=== TASK INPUTS ===

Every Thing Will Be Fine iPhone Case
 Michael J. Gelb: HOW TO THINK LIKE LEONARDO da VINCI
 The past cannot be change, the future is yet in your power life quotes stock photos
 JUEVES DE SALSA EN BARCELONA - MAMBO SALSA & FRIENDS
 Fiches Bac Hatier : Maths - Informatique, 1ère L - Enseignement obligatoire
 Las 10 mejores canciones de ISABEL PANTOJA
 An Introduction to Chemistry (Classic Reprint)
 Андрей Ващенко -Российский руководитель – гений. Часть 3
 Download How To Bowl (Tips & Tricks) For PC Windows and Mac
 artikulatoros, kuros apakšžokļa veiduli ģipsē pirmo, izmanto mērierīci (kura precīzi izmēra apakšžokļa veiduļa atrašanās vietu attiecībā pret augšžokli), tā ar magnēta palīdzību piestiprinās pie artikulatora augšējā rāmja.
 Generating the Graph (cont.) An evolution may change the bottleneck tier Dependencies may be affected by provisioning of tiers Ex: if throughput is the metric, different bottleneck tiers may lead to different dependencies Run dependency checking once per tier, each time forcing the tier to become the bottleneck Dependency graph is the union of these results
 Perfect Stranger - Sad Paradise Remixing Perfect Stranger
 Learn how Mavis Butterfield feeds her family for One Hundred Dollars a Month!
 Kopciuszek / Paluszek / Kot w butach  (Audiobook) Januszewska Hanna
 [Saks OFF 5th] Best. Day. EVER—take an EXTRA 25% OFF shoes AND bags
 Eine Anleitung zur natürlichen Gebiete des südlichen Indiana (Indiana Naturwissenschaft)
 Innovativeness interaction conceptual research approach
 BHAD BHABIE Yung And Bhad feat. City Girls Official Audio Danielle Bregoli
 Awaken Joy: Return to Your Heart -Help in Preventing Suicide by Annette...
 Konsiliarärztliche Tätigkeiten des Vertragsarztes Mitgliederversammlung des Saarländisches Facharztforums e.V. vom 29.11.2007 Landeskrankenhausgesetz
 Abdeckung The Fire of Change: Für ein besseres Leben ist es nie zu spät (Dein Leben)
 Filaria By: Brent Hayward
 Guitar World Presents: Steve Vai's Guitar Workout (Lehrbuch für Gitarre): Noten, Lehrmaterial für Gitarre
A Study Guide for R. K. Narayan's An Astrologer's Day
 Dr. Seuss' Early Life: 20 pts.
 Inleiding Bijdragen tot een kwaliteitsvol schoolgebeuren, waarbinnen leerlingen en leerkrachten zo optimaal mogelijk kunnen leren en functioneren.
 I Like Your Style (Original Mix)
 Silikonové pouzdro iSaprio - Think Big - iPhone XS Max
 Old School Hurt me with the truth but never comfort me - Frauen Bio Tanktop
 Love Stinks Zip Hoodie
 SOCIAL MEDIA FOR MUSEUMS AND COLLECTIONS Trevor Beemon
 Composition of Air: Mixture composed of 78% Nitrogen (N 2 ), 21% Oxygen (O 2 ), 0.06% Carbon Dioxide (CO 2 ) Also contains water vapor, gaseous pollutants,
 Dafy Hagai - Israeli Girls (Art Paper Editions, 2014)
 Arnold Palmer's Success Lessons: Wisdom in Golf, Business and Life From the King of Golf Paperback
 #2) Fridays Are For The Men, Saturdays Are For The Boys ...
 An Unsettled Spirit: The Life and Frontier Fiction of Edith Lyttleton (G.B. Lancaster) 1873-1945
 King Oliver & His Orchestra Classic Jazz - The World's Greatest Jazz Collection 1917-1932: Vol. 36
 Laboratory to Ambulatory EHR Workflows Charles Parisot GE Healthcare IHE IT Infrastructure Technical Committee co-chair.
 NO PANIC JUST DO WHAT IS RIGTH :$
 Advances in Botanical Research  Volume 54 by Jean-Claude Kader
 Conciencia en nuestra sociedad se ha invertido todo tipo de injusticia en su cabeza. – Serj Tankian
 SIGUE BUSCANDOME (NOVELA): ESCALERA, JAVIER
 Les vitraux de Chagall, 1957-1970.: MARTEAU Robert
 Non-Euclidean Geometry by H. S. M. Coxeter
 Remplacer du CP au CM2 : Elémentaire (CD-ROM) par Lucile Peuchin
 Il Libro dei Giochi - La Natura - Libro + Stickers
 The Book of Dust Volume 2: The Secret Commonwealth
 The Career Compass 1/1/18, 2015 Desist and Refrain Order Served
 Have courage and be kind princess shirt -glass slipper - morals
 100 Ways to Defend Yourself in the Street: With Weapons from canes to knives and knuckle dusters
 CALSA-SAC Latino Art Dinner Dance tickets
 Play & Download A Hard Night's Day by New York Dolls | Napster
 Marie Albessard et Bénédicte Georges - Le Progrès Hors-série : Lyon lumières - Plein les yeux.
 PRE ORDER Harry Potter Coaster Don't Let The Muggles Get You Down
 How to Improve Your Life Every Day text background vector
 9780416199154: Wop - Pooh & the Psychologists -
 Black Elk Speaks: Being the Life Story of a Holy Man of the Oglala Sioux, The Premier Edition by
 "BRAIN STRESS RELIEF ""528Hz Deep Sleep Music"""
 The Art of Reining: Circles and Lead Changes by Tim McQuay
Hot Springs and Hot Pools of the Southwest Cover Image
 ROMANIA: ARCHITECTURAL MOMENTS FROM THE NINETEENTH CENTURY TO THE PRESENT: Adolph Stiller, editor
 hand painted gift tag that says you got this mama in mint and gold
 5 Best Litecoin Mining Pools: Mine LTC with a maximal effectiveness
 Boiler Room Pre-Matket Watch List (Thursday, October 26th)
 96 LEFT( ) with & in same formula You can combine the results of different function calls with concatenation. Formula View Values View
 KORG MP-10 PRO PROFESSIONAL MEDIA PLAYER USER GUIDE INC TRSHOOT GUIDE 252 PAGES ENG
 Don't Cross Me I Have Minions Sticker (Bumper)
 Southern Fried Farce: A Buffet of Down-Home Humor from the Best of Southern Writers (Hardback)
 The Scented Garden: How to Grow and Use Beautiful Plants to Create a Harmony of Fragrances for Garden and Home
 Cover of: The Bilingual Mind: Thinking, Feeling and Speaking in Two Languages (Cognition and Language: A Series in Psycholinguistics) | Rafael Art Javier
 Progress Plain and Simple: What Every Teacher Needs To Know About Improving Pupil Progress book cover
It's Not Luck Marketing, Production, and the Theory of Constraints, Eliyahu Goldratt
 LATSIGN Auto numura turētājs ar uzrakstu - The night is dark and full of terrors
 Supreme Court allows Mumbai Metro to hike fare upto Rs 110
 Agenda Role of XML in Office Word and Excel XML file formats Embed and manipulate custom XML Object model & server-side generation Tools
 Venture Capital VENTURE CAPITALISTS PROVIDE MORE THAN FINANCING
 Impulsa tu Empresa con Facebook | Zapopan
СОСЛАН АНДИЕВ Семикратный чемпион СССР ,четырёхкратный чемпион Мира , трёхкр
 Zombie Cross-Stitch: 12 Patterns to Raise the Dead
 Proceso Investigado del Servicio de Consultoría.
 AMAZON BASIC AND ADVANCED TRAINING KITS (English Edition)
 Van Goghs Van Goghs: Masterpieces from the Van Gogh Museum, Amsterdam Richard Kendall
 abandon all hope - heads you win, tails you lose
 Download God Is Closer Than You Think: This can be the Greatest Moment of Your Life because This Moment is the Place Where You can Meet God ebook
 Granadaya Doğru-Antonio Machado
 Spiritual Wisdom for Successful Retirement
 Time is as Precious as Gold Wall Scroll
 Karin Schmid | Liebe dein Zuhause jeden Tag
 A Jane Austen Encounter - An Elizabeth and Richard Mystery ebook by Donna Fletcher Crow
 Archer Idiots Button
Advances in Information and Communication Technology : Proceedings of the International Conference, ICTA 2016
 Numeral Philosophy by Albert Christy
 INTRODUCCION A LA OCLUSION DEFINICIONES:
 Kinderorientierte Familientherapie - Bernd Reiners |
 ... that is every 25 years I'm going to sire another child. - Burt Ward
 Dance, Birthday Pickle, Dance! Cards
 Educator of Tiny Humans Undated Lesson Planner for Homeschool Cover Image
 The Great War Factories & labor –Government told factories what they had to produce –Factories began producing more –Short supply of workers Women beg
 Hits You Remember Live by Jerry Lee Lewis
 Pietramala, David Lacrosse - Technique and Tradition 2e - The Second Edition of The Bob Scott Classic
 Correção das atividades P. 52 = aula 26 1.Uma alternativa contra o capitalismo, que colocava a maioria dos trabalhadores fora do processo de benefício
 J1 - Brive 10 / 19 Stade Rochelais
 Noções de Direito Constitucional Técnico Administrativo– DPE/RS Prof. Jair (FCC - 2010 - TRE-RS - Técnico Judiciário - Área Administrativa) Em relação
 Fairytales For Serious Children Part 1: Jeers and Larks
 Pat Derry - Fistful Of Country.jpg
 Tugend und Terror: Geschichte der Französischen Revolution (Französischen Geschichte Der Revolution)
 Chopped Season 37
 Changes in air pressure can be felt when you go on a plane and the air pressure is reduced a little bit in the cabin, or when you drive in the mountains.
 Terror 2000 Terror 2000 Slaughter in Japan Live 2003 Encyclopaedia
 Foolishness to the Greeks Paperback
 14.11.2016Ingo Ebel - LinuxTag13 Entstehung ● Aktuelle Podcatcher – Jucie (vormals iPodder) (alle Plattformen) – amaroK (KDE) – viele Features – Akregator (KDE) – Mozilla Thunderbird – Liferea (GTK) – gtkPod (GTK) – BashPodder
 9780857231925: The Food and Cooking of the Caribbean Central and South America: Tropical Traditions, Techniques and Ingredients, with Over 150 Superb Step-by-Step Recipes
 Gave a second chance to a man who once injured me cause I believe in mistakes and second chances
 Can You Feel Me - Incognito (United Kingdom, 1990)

===

Please give an exact copy of the entries above, from the line with "Awaken Joy: Return" down to the line with "Love Stinks Zip Hoodie", inclusive, and nothing else.

 Awaken Joy: Return to Your Heart -Help in Preventing Suicide by Annette...
 Konsiliarärztliche Tätigkeiten des Vertragsarztes Mitgliederversammlung des Saarländisches Facharztforums e.V. vom 29.11.2007 Landeskrankenhausgesetz
 Abdeckung The Fire of Change: Für ein besseres Leben ist es nie zu spät (Dein Leben)
 Filaria By: Brent Hayward
 Guitar World Presents: Steve Vai's Guitar Workout (Lehrbuch für Gitarre): Noten, Lehrmaterial für Gitarre
A Study Guide for R. K. Narayan's An Astrologer's Day
 Dr. Seuss' Early Life: 20 pts.
 Inleiding Bijdragen tot een kwaliteitsvol schoolgebeuren, waarbinnen leerlingen en leerkrachten zo optimaal mogelijk kunnen leren en functioneren.
 I Like Your Style (Original Mix)
 Silikonové pouzdro iSaprio - Think Big - iPhone XS Max
 Old School Hurt me with the truth but never comfort me - Frauen Bio Tanktop
 Love Stinks Zip Hoodie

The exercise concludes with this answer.